М.: Институт русской цивилизации, 2014.

ВОКАЛЬНАЯ И ИНСТРУМЕНТАЛЬНАЯ МУЗЫКА В ХРАМАХ ХРИСТИАНСКИХ

править

Это было в Киеве.

Не помню, какой-то католический праздник в тамошнем костеле любители и дилетанты музыки разыгрывали ораторию Гайдна [1] «Творение мира». Часу во втором пополудни заехал я с визитом к одному из моих знакомых, у которого застал несколько гостей; они вели между собою, как видно, горячий разговор, смолкнувший при моем появлении. После первых официальных приветствий хозяин обратился ко мне с следующею речью:

— Кстати пожаловали! У нас тут завязался в некотором роде диспут; да предмет-то такой, что я чувствую себя как-то недостаточно сильным против такого оппонента, как Тимофей Константинович. Поддержите, батюшка.

— Что ж такое? — спросил я.

— Прежде скажите: вы не были сегодня в костеле?

— И не думал.

— Отчего так? — спросил гость с огромной лысиной и с огромнейшими, выпуклыми глазами.

— Что мне там делать?

— Послушать ораторию.

— Для этого нет надобности ходить в церковь, точно так же как не было надобности делать из храма Божия какую-ту филармоническую залу.

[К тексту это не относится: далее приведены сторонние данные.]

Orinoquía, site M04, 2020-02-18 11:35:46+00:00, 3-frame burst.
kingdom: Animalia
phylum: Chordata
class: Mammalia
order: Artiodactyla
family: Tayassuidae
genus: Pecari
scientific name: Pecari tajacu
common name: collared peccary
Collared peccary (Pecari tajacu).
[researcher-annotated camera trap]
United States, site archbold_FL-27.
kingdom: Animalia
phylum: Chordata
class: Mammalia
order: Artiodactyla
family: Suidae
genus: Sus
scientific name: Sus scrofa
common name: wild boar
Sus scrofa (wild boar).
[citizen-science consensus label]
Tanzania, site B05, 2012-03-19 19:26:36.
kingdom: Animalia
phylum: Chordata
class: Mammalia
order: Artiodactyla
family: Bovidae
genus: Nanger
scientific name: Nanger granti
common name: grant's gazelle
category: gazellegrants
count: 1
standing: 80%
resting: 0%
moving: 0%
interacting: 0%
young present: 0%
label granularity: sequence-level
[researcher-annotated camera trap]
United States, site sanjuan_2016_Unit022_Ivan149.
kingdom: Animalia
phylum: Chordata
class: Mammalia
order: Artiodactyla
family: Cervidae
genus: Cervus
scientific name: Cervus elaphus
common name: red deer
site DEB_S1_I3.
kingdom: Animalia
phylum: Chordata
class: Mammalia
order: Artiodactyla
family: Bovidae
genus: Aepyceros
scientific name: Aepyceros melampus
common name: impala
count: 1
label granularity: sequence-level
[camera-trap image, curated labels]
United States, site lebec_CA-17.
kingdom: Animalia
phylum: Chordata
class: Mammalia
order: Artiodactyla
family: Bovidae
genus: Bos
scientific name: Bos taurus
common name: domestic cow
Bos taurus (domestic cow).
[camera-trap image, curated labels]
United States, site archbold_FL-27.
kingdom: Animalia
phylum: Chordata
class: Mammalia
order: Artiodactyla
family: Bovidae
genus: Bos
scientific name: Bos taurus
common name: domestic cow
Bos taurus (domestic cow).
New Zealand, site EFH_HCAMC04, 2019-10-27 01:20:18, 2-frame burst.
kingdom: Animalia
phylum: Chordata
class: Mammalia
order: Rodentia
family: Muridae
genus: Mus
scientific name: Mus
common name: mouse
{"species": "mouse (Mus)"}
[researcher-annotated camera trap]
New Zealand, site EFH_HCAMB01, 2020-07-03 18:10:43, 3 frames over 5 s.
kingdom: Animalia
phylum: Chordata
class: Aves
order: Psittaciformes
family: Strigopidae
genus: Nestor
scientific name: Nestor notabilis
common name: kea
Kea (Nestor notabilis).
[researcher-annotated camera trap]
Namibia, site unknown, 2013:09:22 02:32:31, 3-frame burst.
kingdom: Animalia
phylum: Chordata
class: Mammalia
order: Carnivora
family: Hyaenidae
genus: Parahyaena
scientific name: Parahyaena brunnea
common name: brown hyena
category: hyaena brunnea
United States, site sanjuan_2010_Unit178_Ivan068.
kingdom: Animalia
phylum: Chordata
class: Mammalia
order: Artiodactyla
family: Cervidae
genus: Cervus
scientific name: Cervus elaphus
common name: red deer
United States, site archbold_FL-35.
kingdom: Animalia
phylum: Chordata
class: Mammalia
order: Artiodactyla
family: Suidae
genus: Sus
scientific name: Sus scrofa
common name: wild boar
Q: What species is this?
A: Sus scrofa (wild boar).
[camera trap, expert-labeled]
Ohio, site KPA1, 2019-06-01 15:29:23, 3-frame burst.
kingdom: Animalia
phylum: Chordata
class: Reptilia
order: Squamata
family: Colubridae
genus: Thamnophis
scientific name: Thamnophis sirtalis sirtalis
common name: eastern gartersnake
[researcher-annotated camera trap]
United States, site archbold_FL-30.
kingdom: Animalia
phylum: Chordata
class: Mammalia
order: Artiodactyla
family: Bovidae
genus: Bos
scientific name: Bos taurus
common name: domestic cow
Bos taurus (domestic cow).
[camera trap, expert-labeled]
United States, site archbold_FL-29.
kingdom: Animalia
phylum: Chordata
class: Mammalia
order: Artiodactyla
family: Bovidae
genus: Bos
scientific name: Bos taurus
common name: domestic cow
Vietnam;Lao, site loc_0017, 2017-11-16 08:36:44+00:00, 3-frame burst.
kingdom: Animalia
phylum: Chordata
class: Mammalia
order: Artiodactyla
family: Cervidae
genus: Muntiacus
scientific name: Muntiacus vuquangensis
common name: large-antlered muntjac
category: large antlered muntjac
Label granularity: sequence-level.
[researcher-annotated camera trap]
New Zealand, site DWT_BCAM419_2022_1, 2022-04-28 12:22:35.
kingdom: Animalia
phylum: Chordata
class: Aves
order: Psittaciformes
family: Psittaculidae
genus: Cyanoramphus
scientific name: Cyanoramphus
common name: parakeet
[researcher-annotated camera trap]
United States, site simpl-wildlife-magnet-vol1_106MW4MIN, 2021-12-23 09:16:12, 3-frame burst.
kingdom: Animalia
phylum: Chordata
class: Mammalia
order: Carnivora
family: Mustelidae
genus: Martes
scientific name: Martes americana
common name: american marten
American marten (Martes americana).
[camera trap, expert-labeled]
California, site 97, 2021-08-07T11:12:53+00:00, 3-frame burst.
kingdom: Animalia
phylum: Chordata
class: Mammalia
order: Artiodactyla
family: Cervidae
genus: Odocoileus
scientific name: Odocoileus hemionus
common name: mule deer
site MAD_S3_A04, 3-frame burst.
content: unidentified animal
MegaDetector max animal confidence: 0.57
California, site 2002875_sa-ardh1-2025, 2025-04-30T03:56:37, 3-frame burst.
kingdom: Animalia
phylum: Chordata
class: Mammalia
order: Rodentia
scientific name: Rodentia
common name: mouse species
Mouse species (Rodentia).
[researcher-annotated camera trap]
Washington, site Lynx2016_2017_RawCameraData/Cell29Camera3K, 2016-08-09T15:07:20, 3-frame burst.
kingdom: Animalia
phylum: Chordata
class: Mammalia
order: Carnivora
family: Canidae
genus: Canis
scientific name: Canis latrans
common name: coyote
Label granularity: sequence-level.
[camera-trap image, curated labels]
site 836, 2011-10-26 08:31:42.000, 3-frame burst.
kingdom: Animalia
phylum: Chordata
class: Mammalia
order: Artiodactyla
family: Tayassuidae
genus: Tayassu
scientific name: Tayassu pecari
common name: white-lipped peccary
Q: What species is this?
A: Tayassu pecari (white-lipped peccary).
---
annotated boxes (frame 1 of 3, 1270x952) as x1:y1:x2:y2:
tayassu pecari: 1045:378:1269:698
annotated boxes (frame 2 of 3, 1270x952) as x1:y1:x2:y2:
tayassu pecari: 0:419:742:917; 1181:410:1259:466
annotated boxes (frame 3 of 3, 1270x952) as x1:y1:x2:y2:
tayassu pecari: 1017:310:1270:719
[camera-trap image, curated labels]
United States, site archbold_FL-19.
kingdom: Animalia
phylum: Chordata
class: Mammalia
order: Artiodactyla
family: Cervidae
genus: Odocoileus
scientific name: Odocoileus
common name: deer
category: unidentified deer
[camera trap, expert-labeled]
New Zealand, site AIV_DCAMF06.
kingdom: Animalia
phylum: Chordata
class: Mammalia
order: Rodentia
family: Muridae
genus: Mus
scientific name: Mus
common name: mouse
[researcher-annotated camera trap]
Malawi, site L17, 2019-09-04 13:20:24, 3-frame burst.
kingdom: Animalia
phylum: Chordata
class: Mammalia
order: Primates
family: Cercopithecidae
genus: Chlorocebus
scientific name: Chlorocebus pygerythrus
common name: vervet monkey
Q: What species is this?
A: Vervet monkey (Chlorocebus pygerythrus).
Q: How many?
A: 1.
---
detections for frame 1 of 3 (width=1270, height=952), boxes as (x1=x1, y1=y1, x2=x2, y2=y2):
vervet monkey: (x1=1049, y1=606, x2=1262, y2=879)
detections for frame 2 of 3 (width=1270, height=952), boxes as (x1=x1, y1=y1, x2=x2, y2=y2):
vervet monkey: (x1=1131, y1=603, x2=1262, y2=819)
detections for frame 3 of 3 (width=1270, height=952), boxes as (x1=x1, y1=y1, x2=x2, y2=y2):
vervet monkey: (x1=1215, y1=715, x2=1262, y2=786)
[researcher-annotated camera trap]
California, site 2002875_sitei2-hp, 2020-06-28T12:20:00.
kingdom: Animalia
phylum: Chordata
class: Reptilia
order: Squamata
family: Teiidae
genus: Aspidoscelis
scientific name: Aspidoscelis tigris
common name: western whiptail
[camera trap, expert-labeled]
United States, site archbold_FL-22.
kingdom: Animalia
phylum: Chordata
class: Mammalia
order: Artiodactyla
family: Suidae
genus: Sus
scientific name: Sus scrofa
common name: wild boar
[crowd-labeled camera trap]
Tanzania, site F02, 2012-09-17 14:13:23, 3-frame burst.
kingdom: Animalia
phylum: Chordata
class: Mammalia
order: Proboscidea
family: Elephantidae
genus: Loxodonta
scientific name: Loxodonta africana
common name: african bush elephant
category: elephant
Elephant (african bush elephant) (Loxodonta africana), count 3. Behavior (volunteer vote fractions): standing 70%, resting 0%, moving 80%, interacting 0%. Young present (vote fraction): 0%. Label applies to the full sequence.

— Да, вот у нас небось лучше! — возразил он с едкой усмешкой. — Воля ваша, — а если бы к нашему, действительно великолепному, действительно торжественному и истинно умилительному богослужению да придать инструментальное пение как более способное к стройности, так дело-то вышло бы чуть ли не лучше.

— Что и говорить! Да вправе ли кто бы такой ни был вводить в обряды нашей Церкви такую новизну и изменять чрез это внешнюю сторону нашего богослужения?

— Почему ж новизну?

— Да вот почему, благоволите прислушать. Благодатная церковь Христова в первые веки своего существования, прияв от Апостолов чин богослужения, никогда не видала в храмах своих никаких органов, свирелей и разных дудок; она чуждалась инструментальных звуков даже при обряде погребения, где употребление труб было освящено давностию и обычаем. Сам Спаситель, исходя на вольное страдание, шел не в древнем гласе трубном, а с новой, умилительной песнию на устах: и воспевше, сказано, изыдоша на гору Елеонскую[1]. А ученики Христовы на гуслях ли или органах утишали скорбь свою в лютых гонениях? Опять нет: среди глубокой ночи они молились и пояху Бога[2]. Слово Христово, — пишет апостол Павел, — да вселяется в вас богатно во всякой премудрости, учащее и вразумляющее себе самех во псалмех и пениих и песнех духовных, во благодати поюще в сердцах ваших Господеви[3]. Послушные голосу своего учителя, верные тогда строго исполняли эту заповедь; дни и ночи проводили они в святых псалмопениях. Слова нет, они пели не витиевато, без этих рулад и агрема, без этих соблазнительных morendo и affectuoso: зато песнь их была от души, от сердца. Они не ахали и не охали от приторной сантиментальности, не безмолвствовали от чувственного восторга: но зато слух их оставался целомудренным.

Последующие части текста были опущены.